How can the George Zimmerman Case Possibly Go To the Jury?

The prosecution rested today in the George Zimmerman trial. The defense moved for dismissal, but Judge Debra Nelson denied the motion, saying, “The state has presented enough direct and circumstantial evidence for the case to go to the jury.”

That is not a surprise, of course. But really: on what possible basis should this case be going to the jury? The basic standard here is that the prosecution must have presented evidence sufficient to allow a reasonable jury to convict Zimmerman, bearing in mind that it is the state’s duty to prove, beyond a reasonable doubt, that Zimmerman did not act in self-defense. Andrew Branca, who is covering the trial for Legal Insurrection, explains:

It’s a two step analysis–

(Step 1) Has State proved each and every element of the charge (or a lesser included charge) beyond a reasonable doubt? If no, acquit. If yes, proceed to step 2.

(Step 2) Has State DISPROVED one or more elements of self-defense? If no, acquit, if yes, guilty.

Note that self-defense fails if ANY SINGLE element of self-defense is disproved beyond a reasonable doubt–if, for example, prove beyond a reasonable doubt that GZ was the lethal-force aggressor, then no self-defense justification for George.

The jury has heard Zimmerman tell investigating police officers that Trayvon Martin jumped him, knocked him to the ground, pummeled his face and banged his head repeatedly into the pavement. Fearful of his life, Zimmerman says he pulled his gun from his waistband and fired one shot at Martin, which proved fatal. Zimmerman’s account is supported by Jonathan Good, the only eyewitness to any part of the altercation between the two men, who testified that he saw Martin on top of Zimmerman, punching him in the face. Zimmerman’s defense is also supported by his own condition after the altercation–he had a bruised face and a bloody nose, and the back of his head had several sharp horizontal cuts, which could only have been caused by his head being smashed against the pavement, just as Zimmerman said. Further, the testimony of the chief police investigator into the incident showed that the investigation’s findings were consistent with Zimmerman’s account.

So the evidence in favor of Zimmerman’s claim of self-defense is powerful. What has the state mustered on the other side? 1) The testimony of a friend of Martin’s who was talking with him on the phone shortly before the fight started. That testimony, if anything, helped Zimmerman; in any event, she did not “witness” anything that bears directly on who started the fight. 2) DNA evidence which proved nothing, one way or the other. 3) Various irrelevancies about Zimmerman’s character and personality. 4) The testimony of Martin’s mother, who said the screams in the 911 tape came from Martin. Apart from the mother’s obvious and overwhelming bias, the foundation for her testimony approaches zero.
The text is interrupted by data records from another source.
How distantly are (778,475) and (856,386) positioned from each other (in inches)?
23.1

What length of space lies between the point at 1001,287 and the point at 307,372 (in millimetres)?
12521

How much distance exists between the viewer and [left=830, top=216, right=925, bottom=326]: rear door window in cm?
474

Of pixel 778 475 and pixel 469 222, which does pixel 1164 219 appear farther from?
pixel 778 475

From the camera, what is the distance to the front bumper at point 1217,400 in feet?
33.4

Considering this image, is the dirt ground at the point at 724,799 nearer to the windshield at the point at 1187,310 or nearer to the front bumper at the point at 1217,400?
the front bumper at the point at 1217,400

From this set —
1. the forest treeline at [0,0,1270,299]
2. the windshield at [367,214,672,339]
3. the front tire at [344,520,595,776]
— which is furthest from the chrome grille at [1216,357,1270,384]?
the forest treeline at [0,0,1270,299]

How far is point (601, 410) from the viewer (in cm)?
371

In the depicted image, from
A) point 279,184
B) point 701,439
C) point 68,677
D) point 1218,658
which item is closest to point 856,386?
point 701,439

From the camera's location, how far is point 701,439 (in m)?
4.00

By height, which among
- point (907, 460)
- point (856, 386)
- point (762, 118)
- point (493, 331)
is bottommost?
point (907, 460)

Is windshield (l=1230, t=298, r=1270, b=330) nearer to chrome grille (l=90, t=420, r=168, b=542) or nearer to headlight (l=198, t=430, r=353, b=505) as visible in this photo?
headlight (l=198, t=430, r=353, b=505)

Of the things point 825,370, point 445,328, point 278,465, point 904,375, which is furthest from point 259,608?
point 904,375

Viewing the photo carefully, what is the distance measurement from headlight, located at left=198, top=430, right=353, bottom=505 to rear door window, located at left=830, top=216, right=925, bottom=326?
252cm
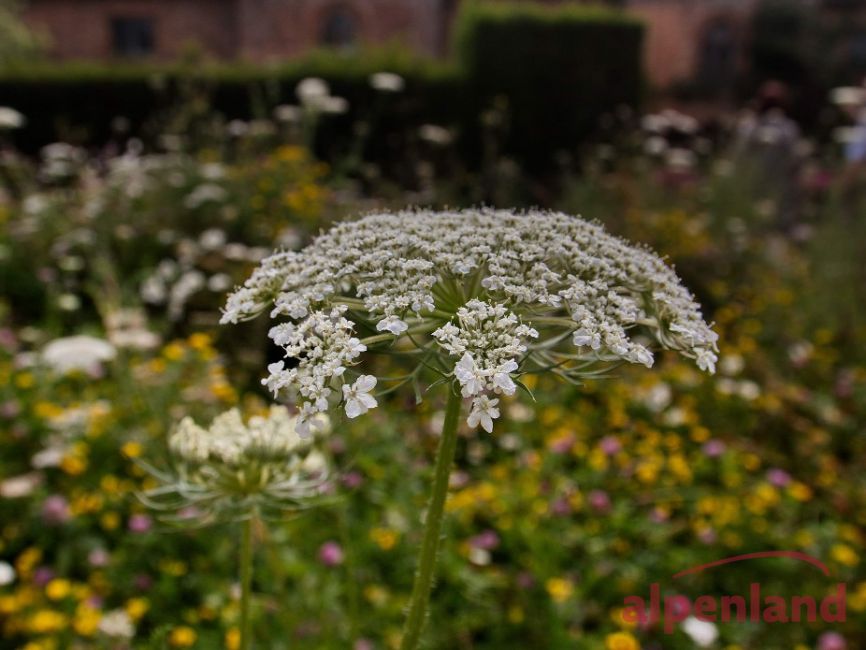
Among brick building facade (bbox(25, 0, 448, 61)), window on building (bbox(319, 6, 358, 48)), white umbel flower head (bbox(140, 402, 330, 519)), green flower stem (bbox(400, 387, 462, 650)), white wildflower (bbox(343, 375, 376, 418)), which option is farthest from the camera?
window on building (bbox(319, 6, 358, 48))

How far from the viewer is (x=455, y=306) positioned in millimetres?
1274

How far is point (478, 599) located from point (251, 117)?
865cm

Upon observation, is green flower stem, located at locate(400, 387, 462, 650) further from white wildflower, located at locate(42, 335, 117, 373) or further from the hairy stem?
white wildflower, located at locate(42, 335, 117, 373)

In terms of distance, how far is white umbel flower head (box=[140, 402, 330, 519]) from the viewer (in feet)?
4.85

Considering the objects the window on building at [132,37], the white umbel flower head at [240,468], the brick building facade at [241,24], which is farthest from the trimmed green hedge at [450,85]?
the window on building at [132,37]

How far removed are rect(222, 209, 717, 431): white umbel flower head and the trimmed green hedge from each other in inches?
343

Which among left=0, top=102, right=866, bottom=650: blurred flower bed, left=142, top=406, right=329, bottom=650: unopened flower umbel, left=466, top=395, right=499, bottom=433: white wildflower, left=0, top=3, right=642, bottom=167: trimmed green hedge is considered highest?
left=466, top=395, right=499, bottom=433: white wildflower

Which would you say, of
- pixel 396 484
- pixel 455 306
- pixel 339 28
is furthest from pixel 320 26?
pixel 455 306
Has she ever heard Trayvon scream, as though in fear for his life? Presumably rarely, if ever. But in any event, she certainly has never heard Zimmerman scream. For all she knows, the screams on the audio sounded exactly like Zimmerman. I am a little surprised, frankly, that the judge admitted such shaky testimony. 5) The testimony of Martin’s brother to the effect that it was Trayvon screaming on the 911 recording. His testimony suffers from all of the defects of his mother’s. In addition, he admitted that two weeks after the shooting, he said in a television interview that he couldn’t tell whether the screams were Trayvon’s.

How could a jury rationally find that this meagre evidence–contradicted by eyewitness testimony, physical evidence and the fact that the police investigation was fully consistent with Zimmerman’s account–proves beyond a reasonable doubt that Zimmerman did not act in self-defense? I don’t think a reasonable jury could so find, and if that is the case, the defense motion should have been granted, and the case should not have been allowed to proceed.